EDWARD P. ZEMPRELLI, STATE SENATOR, PETITIONER
v.
RICHARD L. THORNBURGH, GOVERNOR, RESPONDENT



Original jurisdiction in case of Edward P. Zemprelli, State Senator v. Richard L. Thornburgh, Governor.

COUNSEL

Michael T. McCarthy, Chief Counsel to the Majority Caucus, with him Ronald W. Andidora, Assistant Counsel to the Majority Caucus, for petitioner.

David H. Allshouse, Deputy Attorney General, with him Allen C. Warshaw, Deputy Attorney General, Chief, Civil Litigation, and Harvey Bartle, III, Acting Attorney General, for respondent.

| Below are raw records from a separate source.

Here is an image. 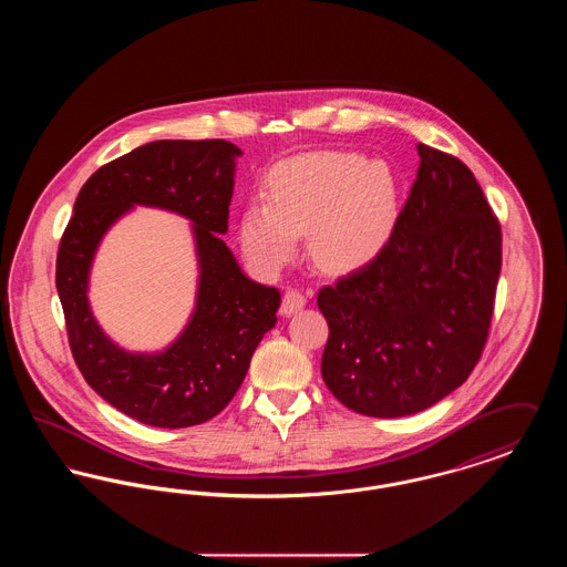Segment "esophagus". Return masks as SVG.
Segmentation results:
<instances>
[{
	"instance_id": "1",
	"label": "esophagus",
	"mask_w": 567,
	"mask_h": 567,
	"mask_svg": "<svg viewBox=\"0 0 567 567\" xmlns=\"http://www.w3.org/2000/svg\"><path fill=\"white\" fill-rule=\"evenodd\" d=\"M306 306V296L297 289H287V293L282 297V306H280V315L282 317H291L297 310H301Z\"/></svg>"
}]
</instances>
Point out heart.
I'll use <instances>...</instances> for the list:
<instances>
[{
	"label": "heart",
	"instance_id": "b5f03b06",
	"mask_svg": "<svg viewBox=\"0 0 567 567\" xmlns=\"http://www.w3.org/2000/svg\"><path fill=\"white\" fill-rule=\"evenodd\" d=\"M395 220L398 187L386 165L351 153H317L271 167L268 202L244 208L238 234L259 270H280L297 238L308 234L319 268L349 271L377 257Z\"/></svg>",
	"mask_w": 567,
	"mask_h": 567
}]
</instances>
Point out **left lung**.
<instances>
[{
	"label": "left lung",
	"mask_w": 567,
	"mask_h": 567,
	"mask_svg": "<svg viewBox=\"0 0 567 567\" xmlns=\"http://www.w3.org/2000/svg\"><path fill=\"white\" fill-rule=\"evenodd\" d=\"M419 172L377 257L327 285V389L352 412L395 419L461 386L485 351L502 227L472 169L416 144Z\"/></svg>",
	"instance_id": "obj_1"
}]
</instances>
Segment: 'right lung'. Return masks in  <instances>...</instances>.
I'll return each instance as SVG.
<instances>
[{"label":"right lung","mask_w":567,"mask_h":567,"mask_svg":"<svg viewBox=\"0 0 567 567\" xmlns=\"http://www.w3.org/2000/svg\"><path fill=\"white\" fill-rule=\"evenodd\" d=\"M227 140H157L102 165L82 185L59 250L54 285L68 342L89 386L135 421L181 430L210 421L240 389L250 357L276 324L280 291L244 276L218 234L229 227L234 167ZM134 203L190 217L200 293L186 333L159 355L116 350L85 301L90 259L109 225Z\"/></svg>","instance_id":"obj_1"}]
</instances>
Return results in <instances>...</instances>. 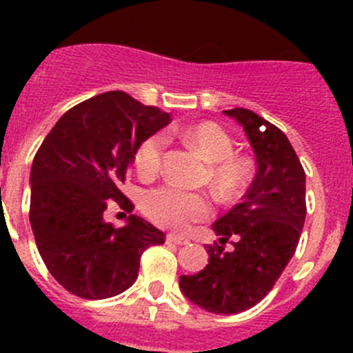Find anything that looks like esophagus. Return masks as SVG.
Segmentation results:
<instances>
[{
    "instance_id": "1",
    "label": "esophagus",
    "mask_w": 353,
    "mask_h": 353,
    "mask_svg": "<svg viewBox=\"0 0 353 353\" xmlns=\"http://www.w3.org/2000/svg\"><path fill=\"white\" fill-rule=\"evenodd\" d=\"M167 241H169V243H174V244H188L190 243V239H186V237H183V236H176V234H169V236H167Z\"/></svg>"
}]
</instances>
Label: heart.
<instances>
[{
	"mask_svg": "<svg viewBox=\"0 0 353 353\" xmlns=\"http://www.w3.org/2000/svg\"><path fill=\"white\" fill-rule=\"evenodd\" d=\"M183 138L205 162L212 163V183L220 193L234 196L244 190L251 177V163L244 157L232 155L234 141L223 128L215 123H198L186 128ZM165 145L163 133H155L141 141L134 155L138 174L154 176L159 172ZM143 210L159 225L183 230L208 215L210 203L199 194L186 193L174 186H162L147 193Z\"/></svg>",
	"mask_w": 353,
	"mask_h": 353,
	"instance_id": "heart-1",
	"label": "heart"
}]
</instances>
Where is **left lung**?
<instances>
[{
	"label": "left lung",
	"mask_w": 353,
	"mask_h": 353,
	"mask_svg": "<svg viewBox=\"0 0 353 353\" xmlns=\"http://www.w3.org/2000/svg\"><path fill=\"white\" fill-rule=\"evenodd\" d=\"M223 114L243 126L254 152V179L243 201L213 223L222 245H206L208 265L181 275L179 288L205 311L237 314L272 290L294 256L305 220V172L279 128L248 109ZM230 236L236 243L227 252Z\"/></svg>",
	"instance_id": "left-lung-1"
}]
</instances>
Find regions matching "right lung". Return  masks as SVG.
<instances>
[{"instance_id":"1","label":"right lung","mask_w":353,"mask_h":353,"mask_svg":"<svg viewBox=\"0 0 353 353\" xmlns=\"http://www.w3.org/2000/svg\"><path fill=\"white\" fill-rule=\"evenodd\" d=\"M170 121L124 92H105L59 117L30 169V225L51 275L71 294L108 299L134 283L140 258L163 232L137 215L114 229L104 212L138 147Z\"/></svg>"}]
</instances>
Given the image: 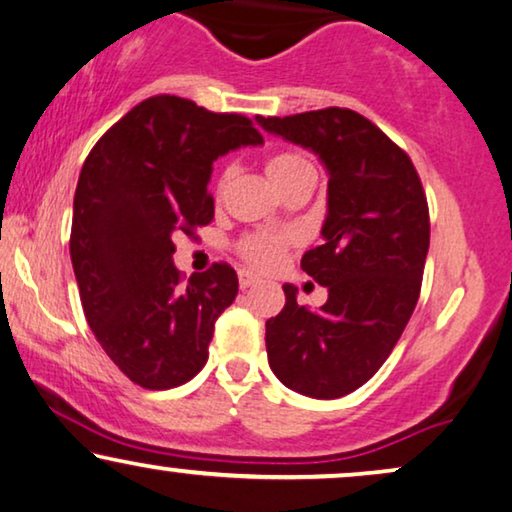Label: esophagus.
<instances>
[{
  "label": "esophagus",
  "mask_w": 512,
  "mask_h": 512,
  "mask_svg": "<svg viewBox=\"0 0 512 512\" xmlns=\"http://www.w3.org/2000/svg\"><path fill=\"white\" fill-rule=\"evenodd\" d=\"M258 284V277L251 275L249 270H240V289H251Z\"/></svg>",
  "instance_id": "1"
}]
</instances>
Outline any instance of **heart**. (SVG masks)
I'll use <instances>...</instances> for the list:
<instances>
[{"instance_id":"b5f03b06","label":"heart","mask_w":512,"mask_h":512,"mask_svg":"<svg viewBox=\"0 0 512 512\" xmlns=\"http://www.w3.org/2000/svg\"><path fill=\"white\" fill-rule=\"evenodd\" d=\"M305 167H312L303 156L298 153H277L268 160L265 170H268V177L272 179V184L279 186L284 179H289L291 174H296L298 170H305ZM284 247V237H275V235H254L249 240H244L242 244V254L247 261L254 265V268H270L272 263L277 261L279 254H282Z\"/></svg>"}]
</instances>
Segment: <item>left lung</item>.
<instances>
[{
  "mask_svg": "<svg viewBox=\"0 0 512 512\" xmlns=\"http://www.w3.org/2000/svg\"><path fill=\"white\" fill-rule=\"evenodd\" d=\"M256 123L312 151L328 174L321 244L300 261L328 300L310 310L284 284L286 305L265 321V347L284 387L331 401L366 384L408 326L429 254V205L408 153L352 109Z\"/></svg>",
  "mask_w": 512,
  "mask_h": 512,
  "instance_id": "obj_1",
  "label": "left lung"
}]
</instances>
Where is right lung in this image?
<instances>
[{"mask_svg":"<svg viewBox=\"0 0 512 512\" xmlns=\"http://www.w3.org/2000/svg\"><path fill=\"white\" fill-rule=\"evenodd\" d=\"M261 144L249 118L156 95L88 153L69 254L88 326L139 387H179L207 363L216 319L237 296V275L214 263L181 282L172 237L214 219L207 193L214 160Z\"/></svg>","mask_w":512,"mask_h":512,"instance_id":"add662e5","label":"right lung"}]
</instances>
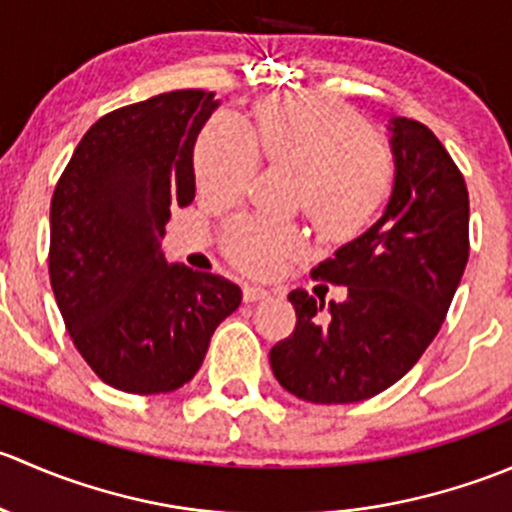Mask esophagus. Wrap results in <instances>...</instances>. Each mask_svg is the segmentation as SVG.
<instances>
[{"label": "esophagus", "mask_w": 512, "mask_h": 512, "mask_svg": "<svg viewBox=\"0 0 512 512\" xmlns=\"http://www.w3.org/2000/svg\"><path fill=\"white\" fill-rule=\"evenodd\" d=\"M242 297H245V302H260V299L270 297V292H267L265 287L245 285V287H242Z\"/></svg>", "instance_id": "1"}]
</instances>
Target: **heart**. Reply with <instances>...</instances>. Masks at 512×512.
Segmentation results:
<instances>
[{
	"mask_svg": "<svg viewBox=\"0 0 512 512\" xmlns=\"http://www.w3.org/2000/svg\"><path fill=\"white\" fill-rule=\"evenodd\" d=\"M198 190L232 203L257 173L260 158L297 173L294 200L327 242H352L384 210L394 188V160L374 128L349 103L324 96L267 94L245 116V131L213 118L195 141ZM225 252L250 275H272L299 255L297 227L237 218L225 227Z\"/></svg>",
	"mask_w": 512,
	"mask_h": 512,
	"instance_id": "heart-1",
	"label": "heart"
}]
</instances>
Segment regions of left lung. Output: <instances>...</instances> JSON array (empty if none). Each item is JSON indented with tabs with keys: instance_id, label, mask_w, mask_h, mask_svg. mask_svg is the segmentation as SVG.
I'll return each instance as SVG.
<instances>
[{
	"instance_id": "1",
	"label": "left lung",
	"mask_w": 512,
	"mask_h": 512,
	"mask_svg": "<svg viewBox=\"0 0 512 512\" xmlns=\"http://www.w3.org/2000/svg\"><path fill=\"white\" fill-rule=\"evenodd\" d=\"M394 193L361 237L312 270L344 302L289 292L297 324L270 349L277 381L312 404H354L394 386L441 329L468 262V188L433 131L394 118Z\"/></svg>"
}]
</instances>
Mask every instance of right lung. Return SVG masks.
<instances>
[{"label": "right lung", "mask_w": 512, "mask_h": 512, "mask_svg": "<svg viewBox=\"0 0 512 512\" xmlns=\"http://www.w3.org/2000/svg\"><path fill=\"white\" fill-rule=\"evenodd\" d=\"M218 101L168 91L101 116L51 198L49 277L69 337L103 384L138 396L188 384L242 302L235 282L168 265L170 210L195 198L193 148Z\"/></svg>", "instance_id": "1"}]
</instances>
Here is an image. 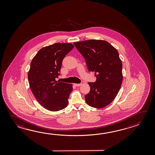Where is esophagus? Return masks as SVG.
<instances>
[{
  "instance_id": "esophagus-1",
  "label": "esophagus",
  "mask_w": 155,
  "mask_h": 155,
  "mask_svg": "<svg viewBox=\"0 0 155 155\" xmlns=\"http://www.w3.org/2000/svg\"><path fill=\"white\" fill-rule=\"evenodd\" d=\"M81 84H74V85L76 86H81Z\"/></svg>"
}]
</instances>
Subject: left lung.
I'll return each mask as SVG.
<instances>
[{
    "mask_svg": "<svg viewBox=\"0 0 155 155\" xmlns=\"http://www.w3.org/2000/svg\"><path fill=\"white\" fill-rule=\"evenodd\" d=\"M85 60L89 72L95 73V82H89L90 92L85 96L89 106L102 108L115 98L122 84V64L117 50L101 40L74 43Z\"/></svg>",
    "mask_w": 155,
    "mask_h": 155,
    "instance_id": "left-lung-1",
    "label": "left lung"
}]
</instances>
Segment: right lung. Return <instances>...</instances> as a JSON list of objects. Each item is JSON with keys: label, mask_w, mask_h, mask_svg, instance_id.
Instances as JSON below:
<instances>
[{"label": "right lung", "mask_w": 155, "mask_h": 155, "mask_svg": "<svg viewBox=\"0 0 155 155\" xmlns=\"http://www.w3.org/2000/svg\"><path fill=\"white\" fill-rule=\"evenodd\" d=\"M70 43H55L41 48L33 58L29 73L30 87L37 101L52 111L65 109L73 85L56 81L65 56L73 49Z\"/></svg>", "instance_id": "1"}]
</instances>
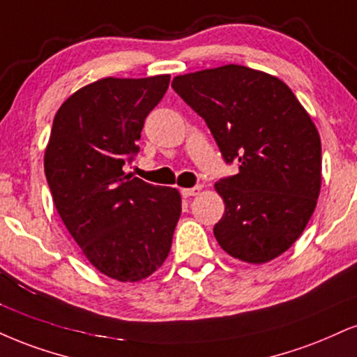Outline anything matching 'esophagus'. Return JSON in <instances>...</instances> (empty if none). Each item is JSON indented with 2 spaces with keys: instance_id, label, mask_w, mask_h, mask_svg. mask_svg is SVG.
<instances>
[{
  "instance_id": "34e87169",
  "label": "esophagus",
  "mask_w": 357,
  "mask_h": 357,
  "mask_svg": "<svg viewBox=\"0 0 357 357\" xmlns=\"http://www.w3.org/2000/svg\"><path fill=\"white\" fill-rule=\"evenodd\" d=\"M201 192V186H195V188H184L181 190V195L184 197H190V196H197Z\"/></svg>"
}]
</instances>
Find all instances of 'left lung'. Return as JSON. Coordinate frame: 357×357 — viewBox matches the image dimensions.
I'll return each instance as SVG.
<instances>
[{"mask_svg": "<svg viewBox=\"0 0 357 357\" xmlns=\"http://www.w3.org/2000/svg\"><path fill=\"white\" fill-rule=\"evenodd\" d=\"M173 89L211 130L238 174L214 190L225 214L214 226L234 259L263 264L303 234L321 191V137L311 116L276 76L239 64L179 75Z\"/></svg>", "mask_w": 357, "mask_h": 357, "instance_id": "obj_1", "label": "left lung"}]
</instances>
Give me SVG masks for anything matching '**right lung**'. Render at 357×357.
<instances>
[{"label":"right lung","instance_id":"obj_1","mask_svg":"<svg viewBox=\"0 0 357 357\" xmlns=\"http://www.w3.org/2000/svg\"><path fill=\"white\" fill-rule=\"evenodd\" d=\"M169 75L102 78L73 93L54 116L45 173L56 211L86 259L121 282L161 268L181 216L176 188L153 186L123 166L139 151L146 116Z\"/></svg>","mask_w":357,"mask_h":357}]
</instances>
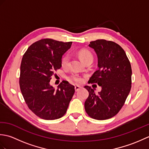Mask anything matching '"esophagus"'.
Segmentation results:
<instances>
[{
    "instance_id": "obj_1",
    "label": "esophagus",
    "mask_w": 149,
    "mask_h": 149,
    "mask_svg": "<svg viewBox=\"0 0 149 149\" xmlns=\"http://www.w3.org/2000/svg\"><path fill=\"white\" fill-rule=\"evenodd\" d=\"M80 88H81V86H75V91H78L79 90H80Z\"/></svg>"
}]
</instances>
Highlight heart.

President Judge Crumlish and Judges Wilkinson, Jr., Mencer, Blatt, Craig, MacPhail and Williams, Jr. Judge Rogers did not participate. Opinion by Judge Craig. Judge Williams, Jr. Concurs in result only. Concurring and Dissenting Opinion by Judge MacPhail. President Judge Crumlish joins in this concurring and dissenting opinion.

Author: Craig

[ 55 Pa. Commw. Page 332]

In our previous opinion in this case, Zemprelli v. Thornburgh, 47 Pa. Commonwealth Ct. 43, 407 A.2d 102 (1979) (Zemprelli I) we decided the preliminary objections which respondent, the Governor of the Commonwealth of Pennsylvania, had interposed against this action in which petitioner, as a member of the Senate of Pennsylvania, seeks enforcement of Section 8(b) of Article IV of the Pennsylvania Constitution, providing in part that:

[ 55 Pa. Commw. Page 333]

(b) The Governor shall fill vacancies in offices to which he appoints by nominating to the Senate a proper person to fill the vacancy within 90 days of the first day of the vacancy and not thereafter.

In Zemprelli I, we overruled the preliminary objections, holding that petitioner has standing to bring the action, that the question is a justiciable one and that the 90-day provision of the constitution is mandatory as to the timeliness of nominations and not merely directory.

In examining the feasibility and appropriateness of a judicial remedy, as one of the criteria of justiciability prescribed by Baker v. Carr, 369 U.S. 186 (1962) and Sweeney v. Tucker, 473 Pa. 493, 375 A.2d 698 (1977), we gave serious consideration to problems of application which could arise and concluded (1) that, with respect to each successive governor, the 90-day period, as to any given vacancy, commences not earlier than the first day of such vacancy within each governor's term, and (2) that, as to the present Governor, we should initially apply the mandatory time limit only prospectively, by holding that no 90-day period shall start earlier than the effective date of the final judicial order in this case.

After our decision in Zemprelli I, respondent filed an answer and new matter, and petitioner filed a reply to the new matter. Each party has now filed a motion for summary judgment, with supporting affidavits. Both motions agree that there are no material facts now in dispute.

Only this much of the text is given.